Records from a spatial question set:
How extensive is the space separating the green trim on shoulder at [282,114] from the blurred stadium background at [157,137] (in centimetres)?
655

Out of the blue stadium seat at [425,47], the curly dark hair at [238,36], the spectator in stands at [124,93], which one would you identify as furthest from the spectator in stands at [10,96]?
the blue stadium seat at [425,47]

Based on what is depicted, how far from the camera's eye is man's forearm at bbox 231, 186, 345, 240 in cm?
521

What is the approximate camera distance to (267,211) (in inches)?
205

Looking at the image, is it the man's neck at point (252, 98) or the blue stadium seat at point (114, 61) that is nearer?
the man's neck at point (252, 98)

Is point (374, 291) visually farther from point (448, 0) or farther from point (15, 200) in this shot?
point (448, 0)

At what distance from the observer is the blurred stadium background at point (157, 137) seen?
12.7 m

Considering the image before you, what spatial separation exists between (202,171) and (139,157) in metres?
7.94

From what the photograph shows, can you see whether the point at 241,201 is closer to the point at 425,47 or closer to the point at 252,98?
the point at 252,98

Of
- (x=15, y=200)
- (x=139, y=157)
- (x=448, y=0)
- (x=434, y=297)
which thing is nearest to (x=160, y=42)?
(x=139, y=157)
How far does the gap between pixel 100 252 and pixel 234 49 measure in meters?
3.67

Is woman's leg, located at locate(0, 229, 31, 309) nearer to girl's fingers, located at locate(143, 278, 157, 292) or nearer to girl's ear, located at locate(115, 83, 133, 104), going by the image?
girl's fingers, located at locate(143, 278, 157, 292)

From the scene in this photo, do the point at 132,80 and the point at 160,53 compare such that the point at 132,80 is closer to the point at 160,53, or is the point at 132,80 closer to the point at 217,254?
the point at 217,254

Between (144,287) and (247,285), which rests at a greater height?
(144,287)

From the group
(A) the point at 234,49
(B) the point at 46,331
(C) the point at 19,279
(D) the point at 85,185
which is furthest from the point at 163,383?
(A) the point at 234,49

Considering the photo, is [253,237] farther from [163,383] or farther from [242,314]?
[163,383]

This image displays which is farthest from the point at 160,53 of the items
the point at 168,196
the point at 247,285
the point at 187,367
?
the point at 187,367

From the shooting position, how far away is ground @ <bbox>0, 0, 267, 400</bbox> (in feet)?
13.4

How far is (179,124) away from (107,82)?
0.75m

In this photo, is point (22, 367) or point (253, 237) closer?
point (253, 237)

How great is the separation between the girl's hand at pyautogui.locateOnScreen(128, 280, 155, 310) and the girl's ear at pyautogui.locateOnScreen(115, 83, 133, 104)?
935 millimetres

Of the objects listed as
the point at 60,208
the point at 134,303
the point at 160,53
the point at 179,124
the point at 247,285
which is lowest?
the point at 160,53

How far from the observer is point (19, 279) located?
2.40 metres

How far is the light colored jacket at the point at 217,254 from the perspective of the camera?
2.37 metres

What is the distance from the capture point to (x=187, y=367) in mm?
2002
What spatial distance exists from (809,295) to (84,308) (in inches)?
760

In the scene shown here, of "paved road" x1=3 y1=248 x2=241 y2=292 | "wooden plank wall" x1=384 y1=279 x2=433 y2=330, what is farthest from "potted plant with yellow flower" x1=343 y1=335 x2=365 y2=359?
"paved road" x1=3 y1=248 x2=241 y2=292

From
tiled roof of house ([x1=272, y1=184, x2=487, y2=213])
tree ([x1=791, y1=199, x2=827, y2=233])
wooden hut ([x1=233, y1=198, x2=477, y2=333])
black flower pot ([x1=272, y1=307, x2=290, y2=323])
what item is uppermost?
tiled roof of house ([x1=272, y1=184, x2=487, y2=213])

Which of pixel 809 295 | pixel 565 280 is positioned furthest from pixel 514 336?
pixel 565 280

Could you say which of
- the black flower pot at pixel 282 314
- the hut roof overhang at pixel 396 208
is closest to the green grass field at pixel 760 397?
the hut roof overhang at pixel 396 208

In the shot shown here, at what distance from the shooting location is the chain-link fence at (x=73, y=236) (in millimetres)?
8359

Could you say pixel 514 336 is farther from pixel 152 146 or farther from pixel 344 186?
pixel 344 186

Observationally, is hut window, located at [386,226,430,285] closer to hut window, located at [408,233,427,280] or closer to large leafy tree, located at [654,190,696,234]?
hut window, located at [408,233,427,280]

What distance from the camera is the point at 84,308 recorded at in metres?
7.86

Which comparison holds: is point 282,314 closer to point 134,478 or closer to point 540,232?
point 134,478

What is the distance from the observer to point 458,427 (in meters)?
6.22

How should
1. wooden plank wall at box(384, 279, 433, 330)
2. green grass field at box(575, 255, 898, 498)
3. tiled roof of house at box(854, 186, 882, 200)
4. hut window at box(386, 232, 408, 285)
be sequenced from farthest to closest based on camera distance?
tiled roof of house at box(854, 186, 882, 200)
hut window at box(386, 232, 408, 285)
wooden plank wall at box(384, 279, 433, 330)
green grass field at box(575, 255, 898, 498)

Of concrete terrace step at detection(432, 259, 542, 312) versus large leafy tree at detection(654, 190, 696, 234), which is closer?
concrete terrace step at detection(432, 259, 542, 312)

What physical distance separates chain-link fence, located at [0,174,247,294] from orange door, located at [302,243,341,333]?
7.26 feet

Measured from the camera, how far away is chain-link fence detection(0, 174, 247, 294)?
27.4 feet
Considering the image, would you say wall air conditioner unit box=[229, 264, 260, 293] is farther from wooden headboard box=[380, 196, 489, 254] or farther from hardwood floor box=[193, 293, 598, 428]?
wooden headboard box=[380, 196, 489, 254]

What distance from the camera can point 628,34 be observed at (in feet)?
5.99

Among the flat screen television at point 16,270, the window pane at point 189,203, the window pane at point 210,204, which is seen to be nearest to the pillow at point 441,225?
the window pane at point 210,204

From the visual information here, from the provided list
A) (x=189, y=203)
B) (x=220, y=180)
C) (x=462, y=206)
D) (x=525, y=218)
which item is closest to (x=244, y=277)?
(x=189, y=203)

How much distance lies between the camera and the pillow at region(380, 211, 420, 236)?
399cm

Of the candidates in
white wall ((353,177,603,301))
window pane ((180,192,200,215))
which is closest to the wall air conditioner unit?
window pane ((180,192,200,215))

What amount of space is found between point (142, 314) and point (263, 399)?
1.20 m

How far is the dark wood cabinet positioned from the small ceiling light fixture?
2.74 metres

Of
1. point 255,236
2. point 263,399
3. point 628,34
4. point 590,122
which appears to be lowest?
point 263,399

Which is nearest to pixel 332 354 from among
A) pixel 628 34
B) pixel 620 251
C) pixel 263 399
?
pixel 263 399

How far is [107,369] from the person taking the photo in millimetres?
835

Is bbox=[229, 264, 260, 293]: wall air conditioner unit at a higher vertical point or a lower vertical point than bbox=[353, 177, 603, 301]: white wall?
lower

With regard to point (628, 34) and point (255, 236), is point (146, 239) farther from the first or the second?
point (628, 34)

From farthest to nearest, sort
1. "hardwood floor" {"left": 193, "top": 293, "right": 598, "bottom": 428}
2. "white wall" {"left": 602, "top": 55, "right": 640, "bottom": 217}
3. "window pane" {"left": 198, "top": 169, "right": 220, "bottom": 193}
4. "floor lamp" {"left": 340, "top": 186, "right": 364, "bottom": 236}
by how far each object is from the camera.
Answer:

==

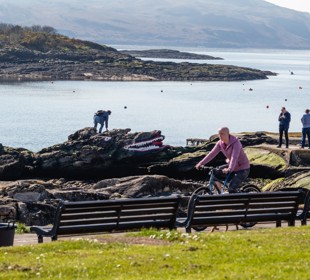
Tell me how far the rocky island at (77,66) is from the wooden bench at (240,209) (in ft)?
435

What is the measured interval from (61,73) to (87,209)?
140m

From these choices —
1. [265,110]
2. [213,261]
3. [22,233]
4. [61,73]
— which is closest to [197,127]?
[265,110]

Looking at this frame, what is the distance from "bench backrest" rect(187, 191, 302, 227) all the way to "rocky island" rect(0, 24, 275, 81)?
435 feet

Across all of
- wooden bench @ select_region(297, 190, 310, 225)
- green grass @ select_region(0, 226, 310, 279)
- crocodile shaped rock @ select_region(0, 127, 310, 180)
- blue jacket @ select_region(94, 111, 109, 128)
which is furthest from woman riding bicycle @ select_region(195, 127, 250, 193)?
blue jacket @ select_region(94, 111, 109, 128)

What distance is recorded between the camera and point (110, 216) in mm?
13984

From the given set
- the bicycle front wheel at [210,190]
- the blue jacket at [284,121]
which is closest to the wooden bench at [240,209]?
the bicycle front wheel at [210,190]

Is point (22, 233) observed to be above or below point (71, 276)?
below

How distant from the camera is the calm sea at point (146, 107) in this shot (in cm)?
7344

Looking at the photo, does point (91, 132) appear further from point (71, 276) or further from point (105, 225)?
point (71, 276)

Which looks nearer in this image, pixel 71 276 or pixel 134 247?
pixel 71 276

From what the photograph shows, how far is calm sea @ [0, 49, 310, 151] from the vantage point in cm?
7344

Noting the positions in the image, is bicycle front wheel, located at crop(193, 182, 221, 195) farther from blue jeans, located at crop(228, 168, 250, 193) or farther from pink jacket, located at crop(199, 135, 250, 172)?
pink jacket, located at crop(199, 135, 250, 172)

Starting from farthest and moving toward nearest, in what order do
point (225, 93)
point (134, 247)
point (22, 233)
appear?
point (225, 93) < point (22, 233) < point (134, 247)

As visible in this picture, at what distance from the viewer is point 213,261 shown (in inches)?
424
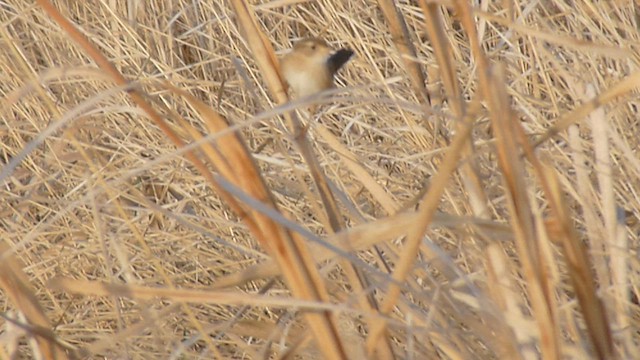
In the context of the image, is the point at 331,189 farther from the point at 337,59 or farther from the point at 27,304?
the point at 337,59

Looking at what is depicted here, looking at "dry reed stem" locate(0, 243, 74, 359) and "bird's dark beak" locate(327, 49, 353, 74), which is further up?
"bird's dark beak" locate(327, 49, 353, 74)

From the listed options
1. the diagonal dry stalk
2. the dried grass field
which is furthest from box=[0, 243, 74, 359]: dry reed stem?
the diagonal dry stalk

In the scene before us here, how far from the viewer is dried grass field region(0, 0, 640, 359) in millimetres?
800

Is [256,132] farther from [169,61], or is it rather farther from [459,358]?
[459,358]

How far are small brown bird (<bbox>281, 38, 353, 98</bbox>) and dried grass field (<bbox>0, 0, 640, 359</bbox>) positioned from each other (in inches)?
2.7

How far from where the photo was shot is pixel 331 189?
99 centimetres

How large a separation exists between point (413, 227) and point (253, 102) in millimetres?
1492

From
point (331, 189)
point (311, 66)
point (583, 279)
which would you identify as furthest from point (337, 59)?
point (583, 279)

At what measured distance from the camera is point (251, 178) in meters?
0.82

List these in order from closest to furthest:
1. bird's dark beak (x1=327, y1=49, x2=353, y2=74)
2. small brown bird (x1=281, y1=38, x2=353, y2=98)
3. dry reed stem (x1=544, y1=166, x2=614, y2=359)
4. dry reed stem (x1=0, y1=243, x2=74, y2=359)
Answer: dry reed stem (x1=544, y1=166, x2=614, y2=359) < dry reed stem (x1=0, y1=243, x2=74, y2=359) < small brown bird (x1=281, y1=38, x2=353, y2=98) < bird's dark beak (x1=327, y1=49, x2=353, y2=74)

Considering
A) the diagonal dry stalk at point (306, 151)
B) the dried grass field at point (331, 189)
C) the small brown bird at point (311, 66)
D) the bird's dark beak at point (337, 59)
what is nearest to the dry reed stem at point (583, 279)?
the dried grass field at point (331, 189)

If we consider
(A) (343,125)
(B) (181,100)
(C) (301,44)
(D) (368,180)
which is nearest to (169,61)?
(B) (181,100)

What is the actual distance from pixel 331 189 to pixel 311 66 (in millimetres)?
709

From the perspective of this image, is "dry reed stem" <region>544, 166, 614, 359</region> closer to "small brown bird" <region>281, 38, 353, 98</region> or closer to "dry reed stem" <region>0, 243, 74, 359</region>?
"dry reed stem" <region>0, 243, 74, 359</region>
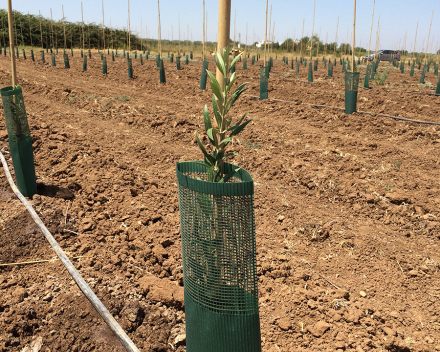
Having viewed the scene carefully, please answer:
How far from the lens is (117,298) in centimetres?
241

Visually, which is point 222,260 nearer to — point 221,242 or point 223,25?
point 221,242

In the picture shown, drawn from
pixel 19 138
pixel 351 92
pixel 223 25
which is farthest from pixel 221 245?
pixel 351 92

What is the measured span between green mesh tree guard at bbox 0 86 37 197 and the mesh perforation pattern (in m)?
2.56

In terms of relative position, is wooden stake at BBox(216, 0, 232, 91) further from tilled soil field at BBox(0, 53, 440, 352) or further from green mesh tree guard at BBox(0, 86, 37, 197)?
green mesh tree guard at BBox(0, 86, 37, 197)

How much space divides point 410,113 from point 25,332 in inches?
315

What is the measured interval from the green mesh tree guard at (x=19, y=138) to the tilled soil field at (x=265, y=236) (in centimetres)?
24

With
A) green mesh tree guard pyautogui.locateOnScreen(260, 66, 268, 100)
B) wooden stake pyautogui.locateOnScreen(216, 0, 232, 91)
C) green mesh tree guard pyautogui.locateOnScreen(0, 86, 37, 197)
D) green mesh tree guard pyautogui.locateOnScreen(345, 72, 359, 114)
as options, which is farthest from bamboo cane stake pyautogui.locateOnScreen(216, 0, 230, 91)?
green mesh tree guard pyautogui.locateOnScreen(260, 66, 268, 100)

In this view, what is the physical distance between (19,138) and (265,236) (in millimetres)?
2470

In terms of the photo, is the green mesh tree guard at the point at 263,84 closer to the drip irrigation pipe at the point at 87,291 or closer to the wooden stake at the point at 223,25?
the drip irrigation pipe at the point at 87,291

---

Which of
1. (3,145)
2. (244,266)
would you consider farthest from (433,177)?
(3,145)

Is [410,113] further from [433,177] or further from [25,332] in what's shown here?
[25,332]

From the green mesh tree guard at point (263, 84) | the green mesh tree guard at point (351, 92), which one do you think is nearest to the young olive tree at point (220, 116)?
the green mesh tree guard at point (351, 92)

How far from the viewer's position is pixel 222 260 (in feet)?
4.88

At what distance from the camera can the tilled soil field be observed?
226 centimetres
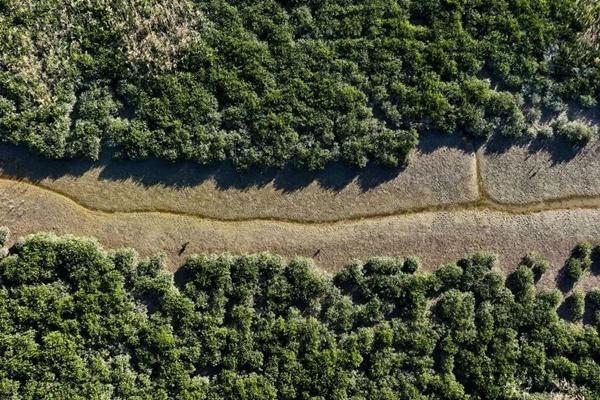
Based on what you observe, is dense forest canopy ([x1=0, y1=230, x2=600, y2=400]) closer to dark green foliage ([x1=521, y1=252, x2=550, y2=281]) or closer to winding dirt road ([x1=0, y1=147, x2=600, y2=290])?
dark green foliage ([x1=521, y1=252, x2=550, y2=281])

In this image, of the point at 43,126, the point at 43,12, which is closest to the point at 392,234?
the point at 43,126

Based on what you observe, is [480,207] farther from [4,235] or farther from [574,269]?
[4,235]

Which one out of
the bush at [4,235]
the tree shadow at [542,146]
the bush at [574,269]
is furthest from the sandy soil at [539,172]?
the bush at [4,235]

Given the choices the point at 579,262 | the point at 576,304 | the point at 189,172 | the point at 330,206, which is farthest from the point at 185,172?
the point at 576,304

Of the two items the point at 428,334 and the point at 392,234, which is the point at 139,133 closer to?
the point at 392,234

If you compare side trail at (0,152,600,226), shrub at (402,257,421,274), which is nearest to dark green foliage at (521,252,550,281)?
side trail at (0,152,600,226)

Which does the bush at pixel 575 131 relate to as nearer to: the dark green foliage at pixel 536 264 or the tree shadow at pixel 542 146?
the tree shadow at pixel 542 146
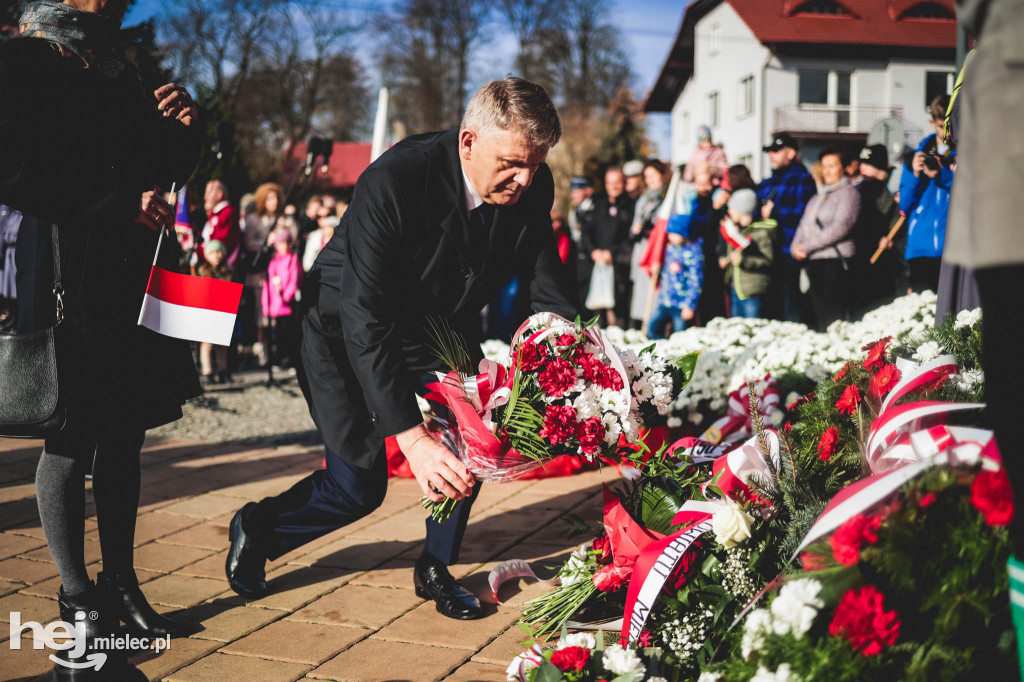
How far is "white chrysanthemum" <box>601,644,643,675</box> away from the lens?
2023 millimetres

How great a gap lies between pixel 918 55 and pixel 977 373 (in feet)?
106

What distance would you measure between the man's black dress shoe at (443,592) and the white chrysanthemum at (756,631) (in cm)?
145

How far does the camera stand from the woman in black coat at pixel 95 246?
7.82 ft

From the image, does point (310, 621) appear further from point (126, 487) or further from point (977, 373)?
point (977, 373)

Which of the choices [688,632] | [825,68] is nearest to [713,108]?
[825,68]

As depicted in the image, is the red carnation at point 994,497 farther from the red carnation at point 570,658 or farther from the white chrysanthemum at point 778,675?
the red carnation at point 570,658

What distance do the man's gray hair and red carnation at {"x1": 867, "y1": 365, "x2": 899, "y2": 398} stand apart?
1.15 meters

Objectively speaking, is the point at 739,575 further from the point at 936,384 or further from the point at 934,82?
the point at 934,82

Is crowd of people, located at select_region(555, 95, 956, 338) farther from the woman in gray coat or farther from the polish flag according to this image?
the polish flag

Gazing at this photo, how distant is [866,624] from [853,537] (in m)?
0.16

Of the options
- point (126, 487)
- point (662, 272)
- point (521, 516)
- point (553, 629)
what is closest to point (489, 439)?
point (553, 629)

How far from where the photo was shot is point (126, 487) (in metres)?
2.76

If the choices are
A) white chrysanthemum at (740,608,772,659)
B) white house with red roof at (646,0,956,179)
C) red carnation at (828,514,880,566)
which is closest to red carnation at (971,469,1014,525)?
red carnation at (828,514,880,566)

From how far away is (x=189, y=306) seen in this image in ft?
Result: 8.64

# Task goal
Update the data from the line with "How far from where the photo was shot is point" to the line with "Result: 8.64" by changing "choices" to "options", and give back only those lines with everything else unchanged.

# Response to the exercise
How far from where the photo was shot is point (126, 487) (in metres)?
2.76

If the options are
A) white chrysanthemum at (740,608,772,659)
B) white house with red roof at (646,0,956,179)
C) red carnation at (828,514,880,566)
which is closest to red carnation at (971,469,1014,525)?
red carnation at (828,514,880,566)

From how far away is (x=189, y=306) seen in this image in ft?
Result: 8.64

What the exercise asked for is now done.